**Data under study:**
++++

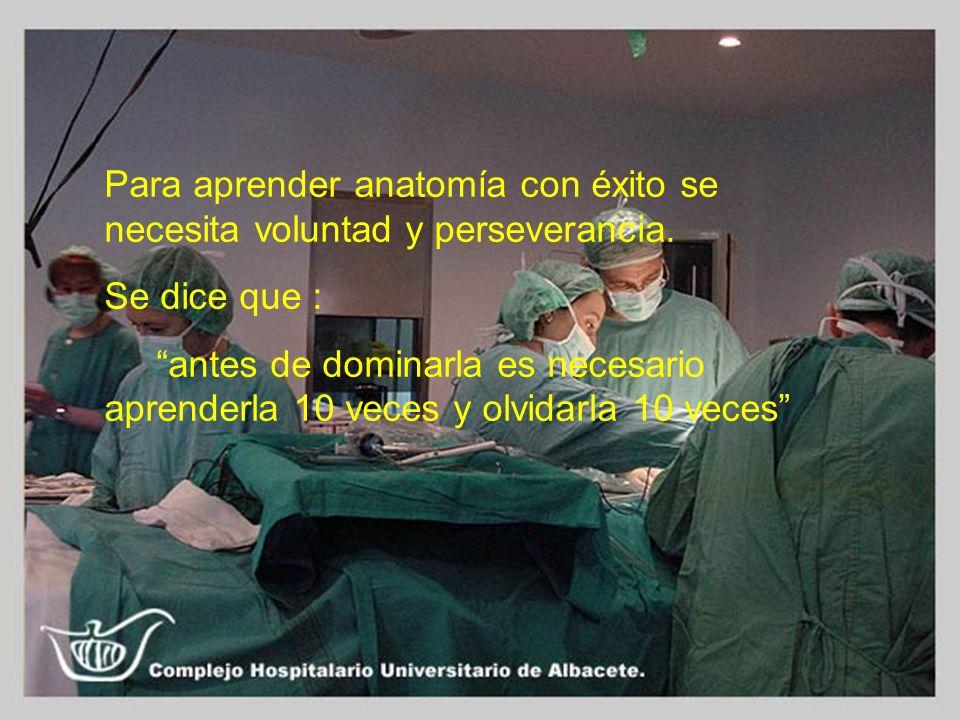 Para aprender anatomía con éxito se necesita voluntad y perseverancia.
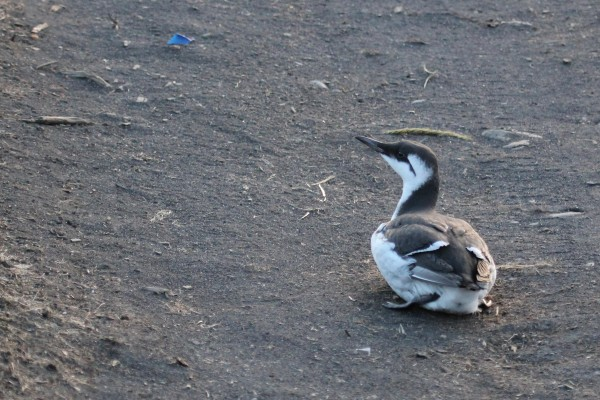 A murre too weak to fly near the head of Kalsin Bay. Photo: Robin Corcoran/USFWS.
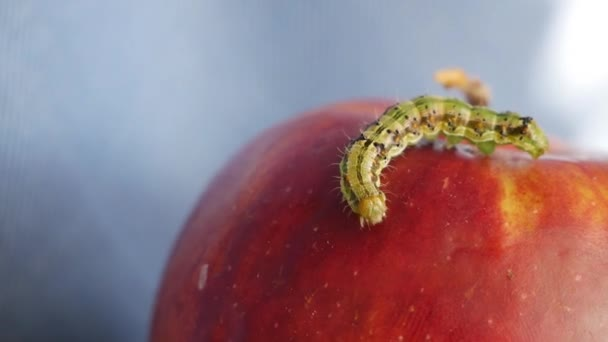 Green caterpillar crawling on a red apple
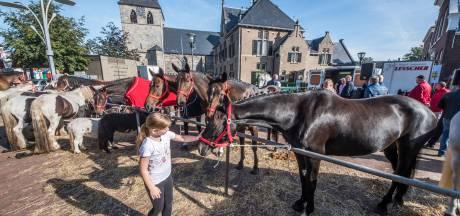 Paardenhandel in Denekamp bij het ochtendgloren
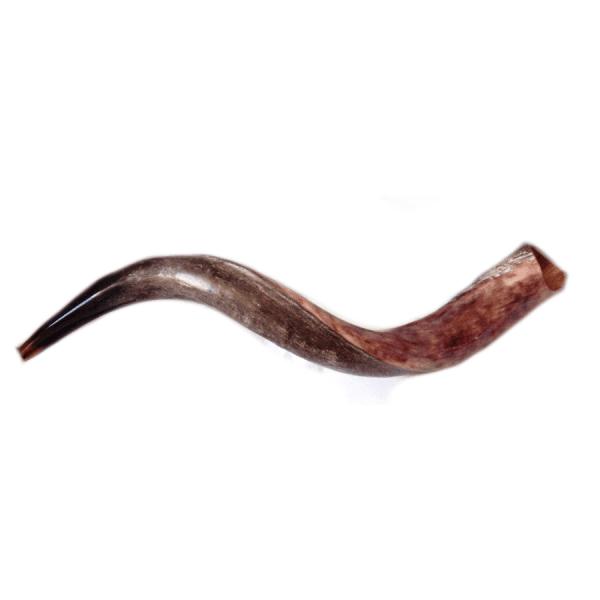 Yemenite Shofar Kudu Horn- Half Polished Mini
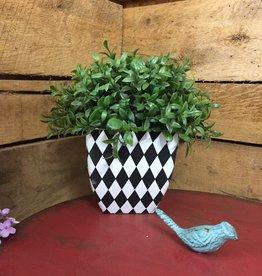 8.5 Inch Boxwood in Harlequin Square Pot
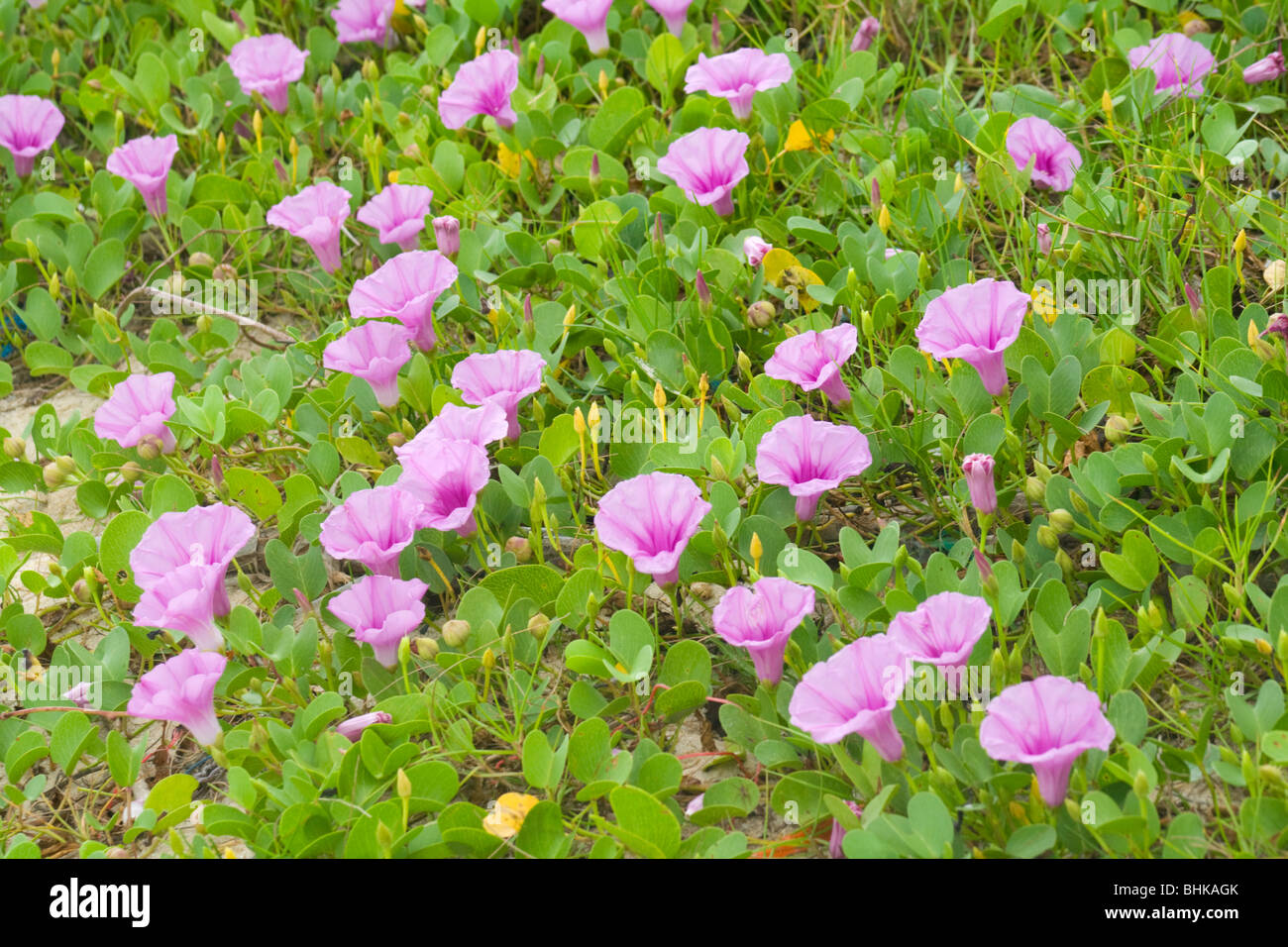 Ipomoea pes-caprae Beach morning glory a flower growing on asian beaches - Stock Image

++++

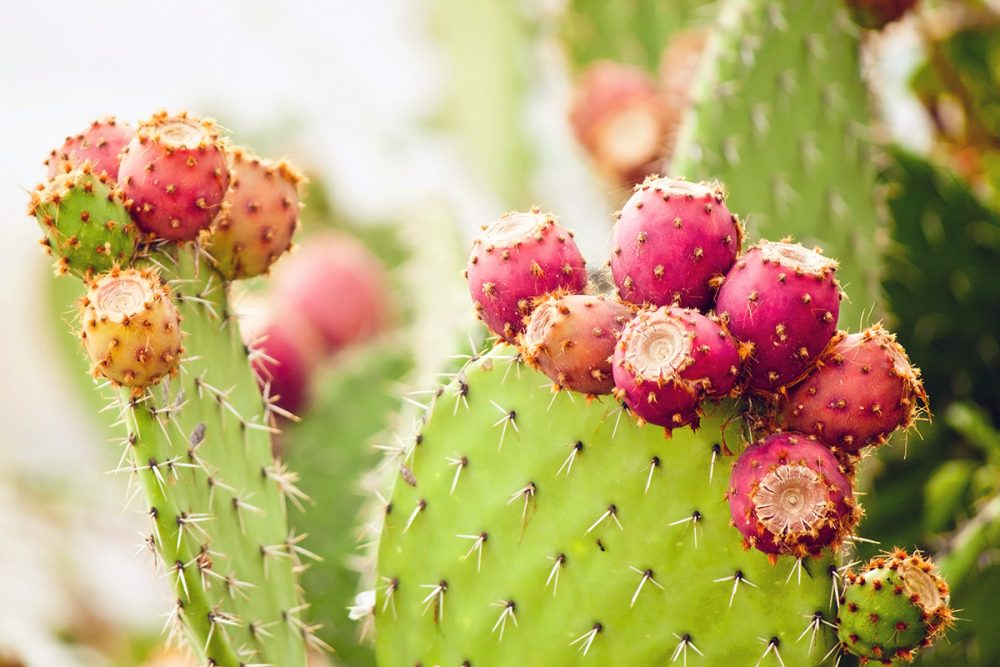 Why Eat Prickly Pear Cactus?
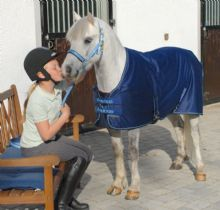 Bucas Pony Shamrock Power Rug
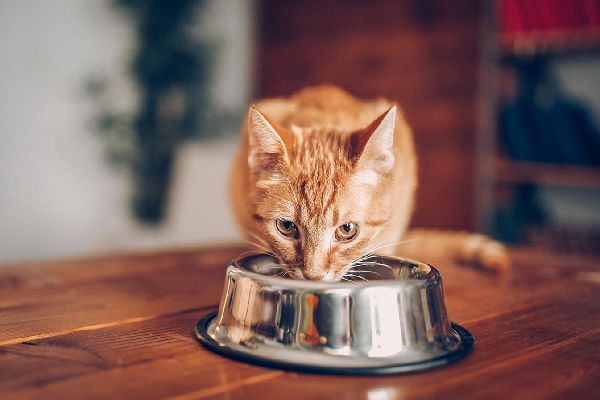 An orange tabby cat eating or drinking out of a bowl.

++++

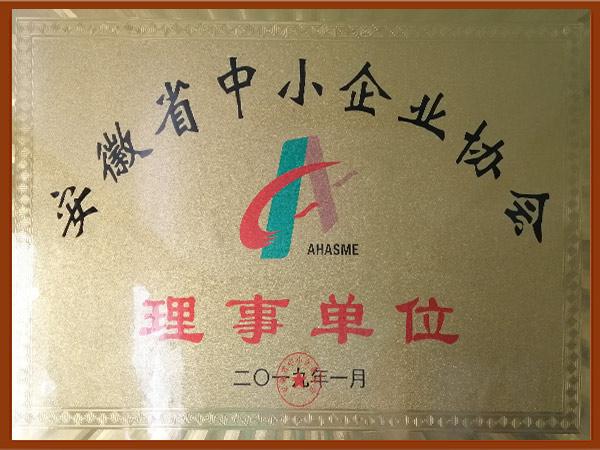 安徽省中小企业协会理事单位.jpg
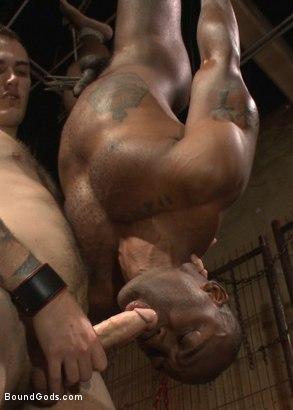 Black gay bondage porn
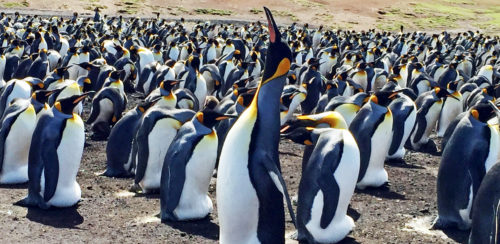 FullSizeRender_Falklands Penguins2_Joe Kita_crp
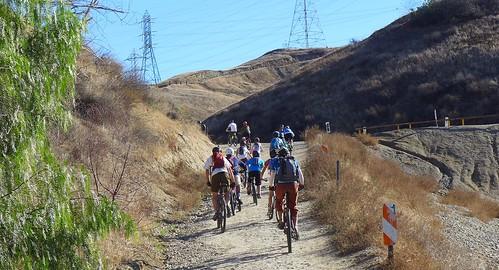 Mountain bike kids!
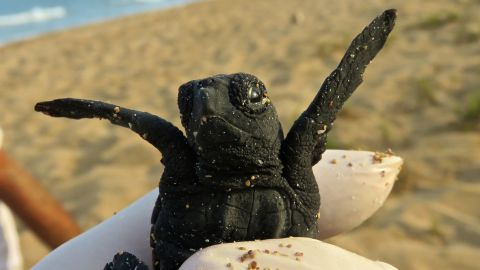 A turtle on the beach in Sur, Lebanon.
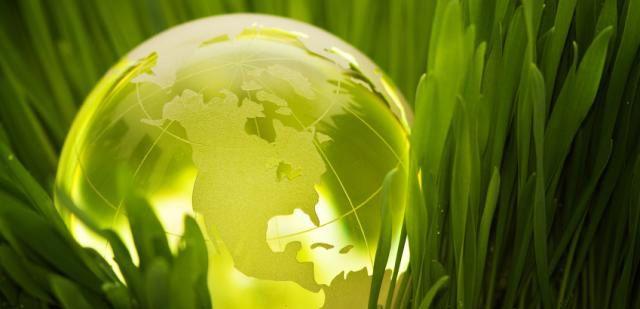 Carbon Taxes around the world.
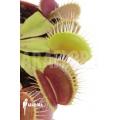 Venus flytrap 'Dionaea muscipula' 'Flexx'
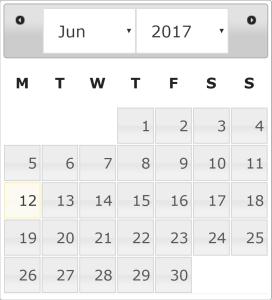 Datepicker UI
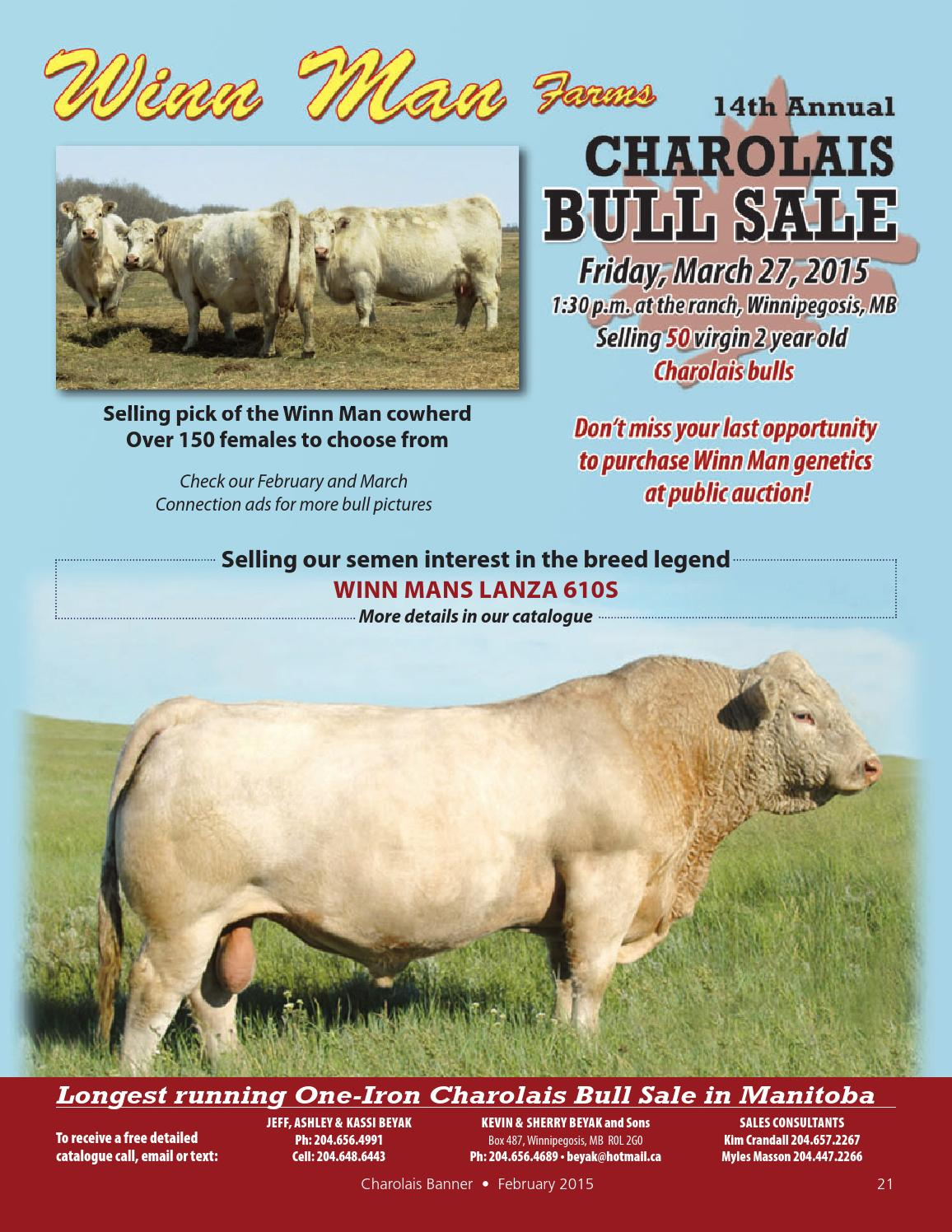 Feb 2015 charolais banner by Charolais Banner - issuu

++++

**What needs to be done:** Above are records with pictures. Reproduce exactly only the lines from the line with "Para aprender anatomía" through the line with "Ipomoea pes-caprae Beach", both ends included, and leave the pictures out.

**Your response:**
 Para aprender anatomía con éxito se necesita voluntad y perseverancia.
 A murre too weak to fly near the head of Kalsin Bay. Photo: Robin Corcoran/USFWS.
 Green caterpillar crawling on a red apple
 Paardenhandel in Denekamp bij het ochtendgloren
 Yemenite Shofar Kudu Horn- Half Polished Mini
 8.5 Inch Boxwood in Harlequin Square Pot
 Ipomoea pes-caprae Beach morning glory a flower growing on asian beaches - Stock Image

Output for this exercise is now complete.